ムギ:あれ?田んぼの横にある棒をいじってるよ
デン:ほんとだ、棒をいじってる
ヨンマル:あれは【暗渠(あんきょ)】を開けてるんだね
ムギ:あんきょ?
デン:なにそれ?おいしいの?
ヨンマル:食べ物じゃないよ。この時期に暗渠を開けるってことは【土用干し(どようぼし)】だね。
ムギ:どようぼし?
デン:おいしそう。。。
ヨンマル:(笑)今日は【土用干し】を解説するね
土用干しとはなんなの?

[種まきから80日頃]2021年7月31日、岡本農産では土用干しを行いました。土用干しとは、田んぼの水を抜いて約7日間土を乾かす作業になります。「中干し」とも言われるそうなのですが、うちの地域では昔から土用干しと呼ばれています。夏の土用(7月20日頃から立秋の前日までの一年中で最も暑い時期)に行うことから親しみを込めて”土用干し”と呼びます。
土用干ししたらどうなるの?

▬▬▬▬▬▬▬▬▬▬

課題の指示 —
A. 土用干しについての引用文によると、土用干しでは田んぼの水を抜いてから約何日間土を乾かしますか。
B. 土用干しについての引用文の最後の一文に続けて、その先を書き進めてください。

提供資料 —
▬▬▬▬▬▬▬▬▬▬

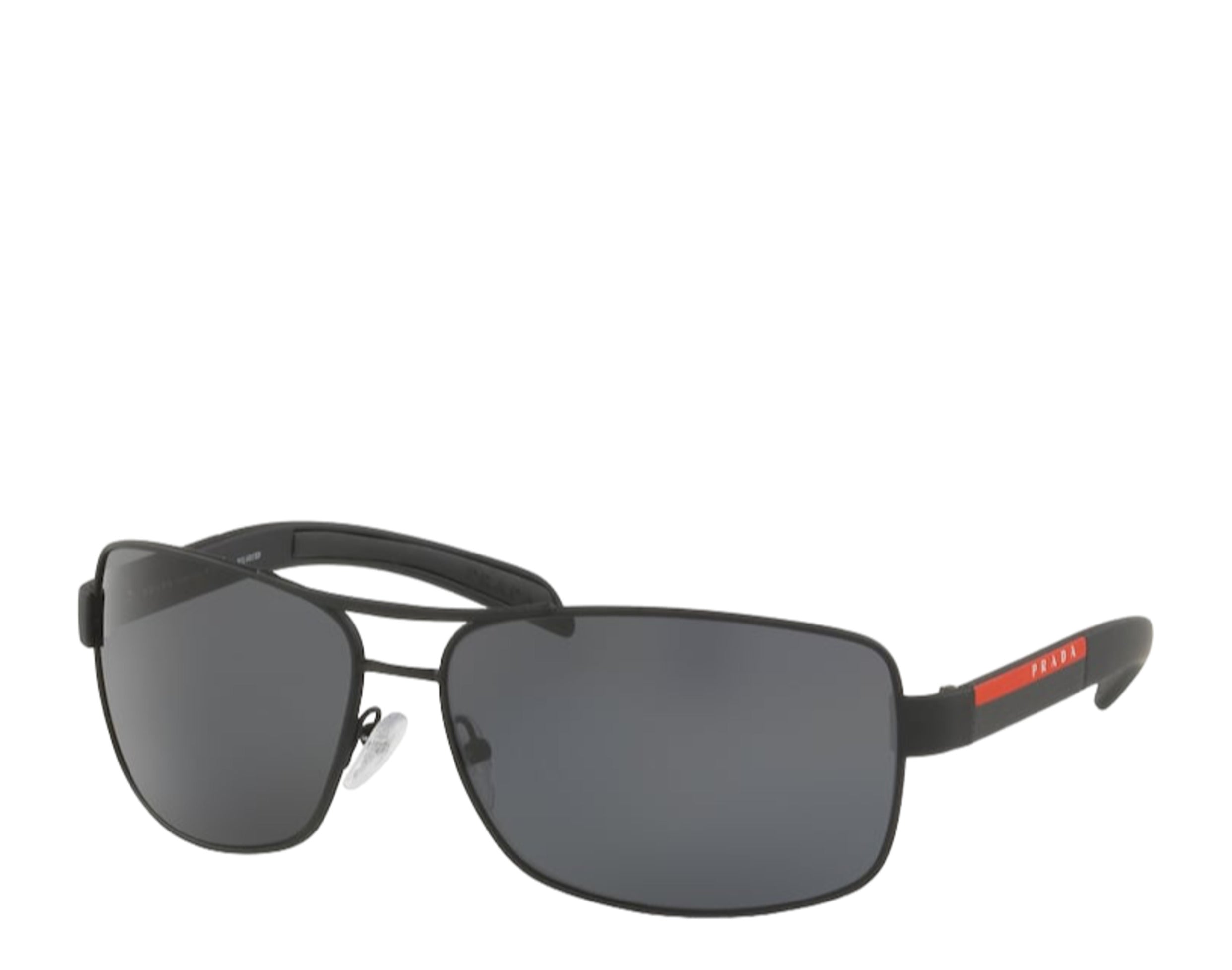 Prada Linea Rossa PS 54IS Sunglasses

▬▬▬▬▬▬▬▬▬▬

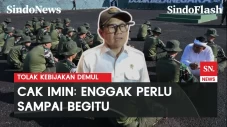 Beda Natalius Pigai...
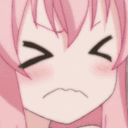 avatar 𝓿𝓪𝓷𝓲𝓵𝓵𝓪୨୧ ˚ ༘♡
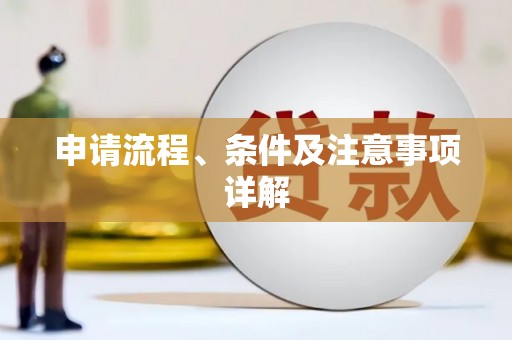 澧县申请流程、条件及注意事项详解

▬▬▬▬▬▬▬▬▬▬

課題の解答 —
A. 約7日間です。

B.
- 稲の根っこが強くなる
- 酸素を与え、土の中の有害なガスを抜く
- 過剰な分けつを抑える
- 土が固くなり、その後の農作業の効率を高める
①稲の根っこが強くなる
田んぼの水を抜いて、約7日間土を乾かすと土の表面がひび割れてきます。と同時に、稲の根っこが切られて傷みます。土用干しが終わり田んぼに水が入ると、稲は傷んだ根っこを修復しようとして根をしっかり張ろうと頑張ります。結果、傷んだ根っこは前にも増してより強くなります。
②酸素を与え、土の中の有害なガスを抜く
田植えからずっと水がはられた状態なので、土壌は酸素が不足し、有害なガスが発生しやすい状態です。土用干しで土にひび割れを起こすことにより土壌に酸素を供給して、同時に有害なガスを抜いてあげることができます。
③過剰な分けつを抑える
夏の土用のこの時期は”分けつ”が大変盛んな時期です。水をはった状態だと、どんどん分けつが進み、どんどん株の数が増えます。”増えると良いんじゃない?”と思われると思いますが、そうではないんです。増えすぎた株たちには十分な栄養が行き届きません。十分な栄養が行き届かないから稲の実(お米)が成熟しないんです。この過剰な分けつのことを【無効分けつ】と呼びます。土用干しをすることで、土を乾かし、この過剰な分けつ【無効分けつ】を抑えこみます。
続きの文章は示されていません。